Throughout the decision-making process, from genus and species selection to marketing, it is most important to collaborate with members of the specific ethnic group. Brazilians, for example, prefer one of two varieties of jiló-depending on the location of their point of origin within the country. Jiló, which resembles eggplant and is sometimes called garden egg, came from Africa to Brazil with the slave trade. There are two distinct types of jiló, comprido verde claro (long, light green) and morro redondo (round). By talking with Brazilians living in Massachusetts, most of whom are from the state of Minas Gerais, Mangan learned of their preference for the less bitter comprido verde claro variety. He also learned that the Brazilian market will not accept jiló that has turned red or orange.

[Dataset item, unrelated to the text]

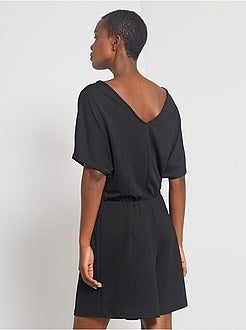 Combishort noire - Kiabi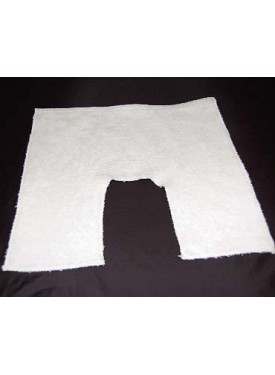 NECK CLOTH - WHITE TERRY FABRIC Beverley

See Table 1. Enterprise Budget with Variable Cost
Know your costs—an enterprise budget
What will it cost to grow this crop? Before purchasing seed, Mangan recommends a careful enumeration of all factors including labor, materials and anticipated returns. Some crops may require expensive row covers; others (such as the spined but easily bruised maxixe) take special care in harvesting. See Table 1 for the format Mangan uses for his analysis.
The search for new taste
Satisfying the tastes of an ethnic group in your market area may be a large incentive to grow an ethnic crop, but it need not be the only one. Unfamiliar produce, attractively displayed, may become your region’s newest flavor. Be sure to provide storage and preparation instructions together with several recipes for its use.
Kathleen Hatt is a freelance writer and a frequent contributor. She resides in Henniker, N.H.